The `datetime` input type was originally proposed to allow users to enter a date and time along with a timezone. However, no browser ever fully implemented it with a usable UI, and the WHATWG HTML Living Standard officially dropped it. Because `datetime` is not a recognized value for the `type` attribute, browsers treat `<input type="datetime">` as `<input type="text">` — a plain text field with no built-in date or time validation, no native picker, and no semantic meaning for assistive technologies.

This matters for several reasons. From an **accessibility** standpoint, screen readers and other assistive technologies rely on the correct `type` attribute to communicate the purpose of an input to users. A fallback to `type="text"` provides no such context. From a **validation and user experience** perspective, native date/time input types offer built-in pickers on mobile and desktop browsers, enforce format constraints, and support attributes like `min`, `max`, and `step` — none of which work correctly when the type falls back to plain text. From a **standards compliance** perspective, using an obsolete type means your HTML is invalid, which can cause issues with automated testing, SEO audits, and quality assurance processes.

## How to Fix It

Choose a replacement based on what data you need to collect:

- **`type="datetime-local"`** — Collects both a date and a time without timezone information. This is the most direct replacement for the old `datetime` type.
- **`type="date"`** — Collects only a date (year, month, day).
- **`type="time"`** — Collects only a time (hours, minutes, optionally seconds).
- **`type="text"` with a JavaScript widget** — Use this approach if you need timezone-aware datetime input, since no native HTML input type currently handles timezones.
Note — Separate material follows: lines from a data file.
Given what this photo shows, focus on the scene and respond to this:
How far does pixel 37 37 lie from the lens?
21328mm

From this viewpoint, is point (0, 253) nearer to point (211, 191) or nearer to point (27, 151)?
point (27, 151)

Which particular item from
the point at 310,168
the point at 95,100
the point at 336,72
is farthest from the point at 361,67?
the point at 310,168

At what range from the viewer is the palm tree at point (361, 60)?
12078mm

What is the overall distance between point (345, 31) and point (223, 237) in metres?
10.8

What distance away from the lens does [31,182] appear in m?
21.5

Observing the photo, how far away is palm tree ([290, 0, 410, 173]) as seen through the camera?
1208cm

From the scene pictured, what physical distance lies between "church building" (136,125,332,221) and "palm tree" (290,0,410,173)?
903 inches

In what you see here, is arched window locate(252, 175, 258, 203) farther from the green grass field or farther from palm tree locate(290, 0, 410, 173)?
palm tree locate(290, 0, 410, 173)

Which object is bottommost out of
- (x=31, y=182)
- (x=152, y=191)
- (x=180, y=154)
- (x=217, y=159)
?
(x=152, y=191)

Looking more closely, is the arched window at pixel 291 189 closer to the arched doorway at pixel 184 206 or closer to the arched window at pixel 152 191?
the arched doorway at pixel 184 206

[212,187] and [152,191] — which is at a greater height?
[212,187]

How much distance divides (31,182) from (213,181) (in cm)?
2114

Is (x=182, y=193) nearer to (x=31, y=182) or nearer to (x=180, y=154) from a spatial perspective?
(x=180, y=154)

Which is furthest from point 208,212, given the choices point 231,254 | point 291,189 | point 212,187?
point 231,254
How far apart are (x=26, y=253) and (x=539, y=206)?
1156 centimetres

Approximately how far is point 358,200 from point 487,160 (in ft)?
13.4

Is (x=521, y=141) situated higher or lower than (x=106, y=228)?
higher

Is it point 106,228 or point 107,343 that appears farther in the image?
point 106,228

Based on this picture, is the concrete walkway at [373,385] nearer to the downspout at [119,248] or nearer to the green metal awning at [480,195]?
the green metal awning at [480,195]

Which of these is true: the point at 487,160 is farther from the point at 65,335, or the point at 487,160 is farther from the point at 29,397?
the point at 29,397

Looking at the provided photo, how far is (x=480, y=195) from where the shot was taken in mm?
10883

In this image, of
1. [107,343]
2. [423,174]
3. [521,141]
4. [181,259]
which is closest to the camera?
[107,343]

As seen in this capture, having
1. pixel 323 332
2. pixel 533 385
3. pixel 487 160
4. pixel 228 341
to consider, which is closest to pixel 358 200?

The `datetime-local` input supports useful attributes like `min`, `max`, `step`, `value`, and `name`, giving you control over the range and granularity of selectable values. The `step` attribute is specified in seconds (e.g., `step="60"` for one-minute intervals, `step="1"` to allow seconds).

## Examples

### ❌ Invalid: Using the obsolete `datetime` type

This triggers the W3C validation error:

```html
<form>
  <label>
    Meeting:
    <input type="datetime" name="meeting">
  </label>
</form>
```

### ✅ Fixed: Using `datetime-local`

Replace `datetime` with `datetime-local` to collect both a date and time:

```html
<form>
  <label>
    Meeting:
    <input type="datetime-local" name="meeting" step="60">
  </label>
</form>
```

### ✅ Fixed: Using separate `date` and `time` inputs

If you prefer to collect the date and time independently, split them into two fields:

```html
<form>
  <label>
    Meeting date:
    <input type="date" name="meeting-date" min="2025-01-01" max="2025-12-31">
  </label>
  <label>
    Meeting time:
    <input type="time" name="meeting-time" step="900">
  </label>
</form>
```

In this example, `step="900"` on the time input sets 15-minute intervals (900 seconds).

### ✅ Fixed: Using `datetime-local` with constraints

You can set minimum and maximum allowed values using the standard datetime-local format (`YYYY-MM-DDThh:mm`):

```html
<form>
  <label>
    Appointment:
    <input
      type="datetime-local"
      name="appointment"
      min="2025-06-01T09:00"
      max="2025-06-30T17:00"
      step="1800"
      required>
  </label>
  <button type="submit">Book</button>
</form>
```

This restricts selection to June 2025 during business hours, in 30-minute increments, and makes the field required.